Use scripts/deploy/utils/ray.sub to bring up a Ray cluster across multiple SLURM nodes and run your in-framework Megatron-Bridge deployment automatically. This script configures the Ray head and workers, handles ports, and can optionally run a driver command once the cluster is online.

  • Script location: scripts/deploy/utils/ray.sub

  • Upstream reference: See the NeMo RL cluster setup doc for background on this pattern: NVIDIA-NeMo RL cluster guide

Prerequisites#

  • A SLURM cluster with container support for srun --container-image and --container-mounts.

  • A container image that includes Export-Deploy at /opt/Export-Deploy and the needed dependencies.

  • A Megatron-Bridge checkpoint directory (e.g. .../hf_llama31_8B_mbridge/iter_0000000/) accessible on the cluster filesystem.

Quick start (2 nodes, 16 GPUs total)#

  1. Set environment variables to parameterize ray.sub (these are read by the script at submission time):

export CONTAINER=nvcr.io/nvidia/nemo:vr
export MOUNTS="${PWD}/:/opt/checkpoints/"

# Optional tuning
export GPUS_PER_NODE=8                   # default 8; set to your node GPU count

# Driver command to run after the cluster is ready (multi-node Megatron-Bridge deployment)
export COMMAND="python /opt/Export-Deploy/scripts/deploy/nlp/deploy_ray_inframework.py --megatron_checkpoint /opt/checkpoints/hf_llama31_8B_mbridge/iter_0000000/ --model_id llama --num_replicas 16 --num_gpus 16"
  1. Submit the job (you can override SBATCH directives on the command line):

sbatch --nodes=2 --account <ACCOUNT> --partition <PARTITION> \
  --job-name nemo-ray --time 01:00:00 \
  /opt/Export-Deploy/scripts/deploy/utils/ray.sub

The script will:

  • Start a Ray head on node 0 and one Ray worker per remaining node

  • Wait until all nodes register their resources

  • Launch the COMMAND on the head node (driver) once the cluster is healthy

  1. Attaching and monitoring:

  • Logs: $SLURM_SUBMIT_DIR/<jobid>-logs/ contains ray-head.log, ray-worker-<n>.log, and (if set) synced Ray logs.

  • Interactive shell: the job creates <jobid>-attach.sh. For head: bash <jobid>-attach.sh. For worker i: bash <jobid>-attach.sh i.

  • Ray status: once attached to the head container, run ray status.

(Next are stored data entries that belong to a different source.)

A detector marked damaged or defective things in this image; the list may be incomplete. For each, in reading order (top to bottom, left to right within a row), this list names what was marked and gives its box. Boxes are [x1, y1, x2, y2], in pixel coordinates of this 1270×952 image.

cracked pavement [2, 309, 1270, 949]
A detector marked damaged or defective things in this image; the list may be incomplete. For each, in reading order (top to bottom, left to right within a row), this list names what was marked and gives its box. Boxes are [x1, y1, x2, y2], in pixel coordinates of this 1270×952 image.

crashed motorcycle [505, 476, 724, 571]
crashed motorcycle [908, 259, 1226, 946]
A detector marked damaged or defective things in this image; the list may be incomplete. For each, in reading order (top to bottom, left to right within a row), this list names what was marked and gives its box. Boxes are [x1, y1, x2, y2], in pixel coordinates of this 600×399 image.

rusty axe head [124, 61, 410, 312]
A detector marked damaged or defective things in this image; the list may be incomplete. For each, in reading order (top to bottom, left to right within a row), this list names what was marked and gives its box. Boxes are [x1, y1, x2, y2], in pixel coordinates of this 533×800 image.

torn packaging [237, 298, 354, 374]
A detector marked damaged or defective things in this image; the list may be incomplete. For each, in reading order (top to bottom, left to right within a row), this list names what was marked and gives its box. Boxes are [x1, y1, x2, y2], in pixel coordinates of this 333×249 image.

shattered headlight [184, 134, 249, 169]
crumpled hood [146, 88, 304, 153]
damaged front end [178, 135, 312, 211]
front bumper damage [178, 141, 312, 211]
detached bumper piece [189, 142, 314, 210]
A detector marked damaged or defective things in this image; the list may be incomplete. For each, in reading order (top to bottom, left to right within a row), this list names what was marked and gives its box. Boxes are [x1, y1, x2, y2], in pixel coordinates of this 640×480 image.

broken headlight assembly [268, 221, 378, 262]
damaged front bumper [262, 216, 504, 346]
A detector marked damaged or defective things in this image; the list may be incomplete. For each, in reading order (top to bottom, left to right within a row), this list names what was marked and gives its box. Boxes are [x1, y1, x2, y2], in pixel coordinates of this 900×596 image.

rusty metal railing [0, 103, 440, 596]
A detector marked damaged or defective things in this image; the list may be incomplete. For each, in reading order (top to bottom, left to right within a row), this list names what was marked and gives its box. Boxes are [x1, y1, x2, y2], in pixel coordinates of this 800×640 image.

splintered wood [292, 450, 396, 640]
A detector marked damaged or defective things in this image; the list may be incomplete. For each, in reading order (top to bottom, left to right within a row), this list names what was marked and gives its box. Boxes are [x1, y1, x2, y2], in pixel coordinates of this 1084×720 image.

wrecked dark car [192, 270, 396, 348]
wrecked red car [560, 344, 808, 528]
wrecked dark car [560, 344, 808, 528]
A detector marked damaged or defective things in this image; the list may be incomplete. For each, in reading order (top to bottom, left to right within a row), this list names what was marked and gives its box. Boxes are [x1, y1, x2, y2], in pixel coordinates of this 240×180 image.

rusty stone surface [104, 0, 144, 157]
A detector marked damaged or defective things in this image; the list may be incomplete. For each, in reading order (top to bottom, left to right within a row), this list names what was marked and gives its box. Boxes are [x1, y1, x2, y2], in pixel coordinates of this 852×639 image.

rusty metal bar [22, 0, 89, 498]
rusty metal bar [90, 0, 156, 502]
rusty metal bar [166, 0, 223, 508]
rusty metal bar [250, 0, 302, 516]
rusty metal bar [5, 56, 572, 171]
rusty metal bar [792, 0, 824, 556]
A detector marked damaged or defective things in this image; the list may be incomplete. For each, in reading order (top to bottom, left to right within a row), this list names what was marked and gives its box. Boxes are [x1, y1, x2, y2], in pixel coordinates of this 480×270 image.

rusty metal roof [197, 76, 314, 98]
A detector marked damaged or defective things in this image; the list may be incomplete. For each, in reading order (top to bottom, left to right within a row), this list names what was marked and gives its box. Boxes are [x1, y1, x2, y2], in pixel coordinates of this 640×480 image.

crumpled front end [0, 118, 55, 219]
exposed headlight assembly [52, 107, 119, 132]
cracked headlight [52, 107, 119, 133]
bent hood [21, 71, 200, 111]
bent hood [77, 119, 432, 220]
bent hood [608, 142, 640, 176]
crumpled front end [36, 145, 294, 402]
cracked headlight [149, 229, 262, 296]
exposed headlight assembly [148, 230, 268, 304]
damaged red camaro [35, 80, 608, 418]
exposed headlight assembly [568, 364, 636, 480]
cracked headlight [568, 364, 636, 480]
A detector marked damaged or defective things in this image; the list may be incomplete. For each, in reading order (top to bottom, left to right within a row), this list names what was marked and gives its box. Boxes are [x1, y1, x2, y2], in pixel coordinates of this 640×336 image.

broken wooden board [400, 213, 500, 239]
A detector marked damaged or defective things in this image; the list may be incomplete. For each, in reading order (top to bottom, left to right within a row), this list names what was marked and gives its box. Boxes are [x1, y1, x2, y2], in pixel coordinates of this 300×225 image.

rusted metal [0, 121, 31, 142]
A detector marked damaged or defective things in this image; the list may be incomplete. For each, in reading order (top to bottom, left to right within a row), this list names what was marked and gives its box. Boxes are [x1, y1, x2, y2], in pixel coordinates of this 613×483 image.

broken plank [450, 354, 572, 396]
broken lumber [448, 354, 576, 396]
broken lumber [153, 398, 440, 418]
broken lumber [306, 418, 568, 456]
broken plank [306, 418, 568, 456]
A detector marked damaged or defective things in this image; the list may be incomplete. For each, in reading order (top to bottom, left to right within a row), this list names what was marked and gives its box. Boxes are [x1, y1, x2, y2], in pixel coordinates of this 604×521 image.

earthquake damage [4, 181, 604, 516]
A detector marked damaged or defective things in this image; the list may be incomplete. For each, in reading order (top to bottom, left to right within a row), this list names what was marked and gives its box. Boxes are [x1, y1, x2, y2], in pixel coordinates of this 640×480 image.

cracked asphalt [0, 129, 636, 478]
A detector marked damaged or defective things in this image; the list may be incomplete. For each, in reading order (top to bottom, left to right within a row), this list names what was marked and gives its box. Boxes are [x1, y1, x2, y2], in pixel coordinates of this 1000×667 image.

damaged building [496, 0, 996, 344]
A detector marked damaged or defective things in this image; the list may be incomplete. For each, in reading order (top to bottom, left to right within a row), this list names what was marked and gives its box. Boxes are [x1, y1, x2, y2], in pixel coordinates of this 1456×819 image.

  1. Query the deployment (from within the head container):

python /opt/Export-Deploy/scripts/deploy/nlp/query_ray_deployment.py \
  --model_id llama --host 0.0.0.0 --port 1024

Notes#

  • Set --num_gpus in the deploy command to the total GPUs across all nodes; adjust --num_replicas and model parallel sizes per your topology.

  • If your cluster uses GRES, ray.sub auto-detects and sets --gres=gpu:<GPUS_PER_NODE>; ensure GPUS_PER_NODE matches the node’s GPU count.

  • You can leave --cuda_visible_devices unset for multi-node runs; per-node visibility is managed by Ray workers.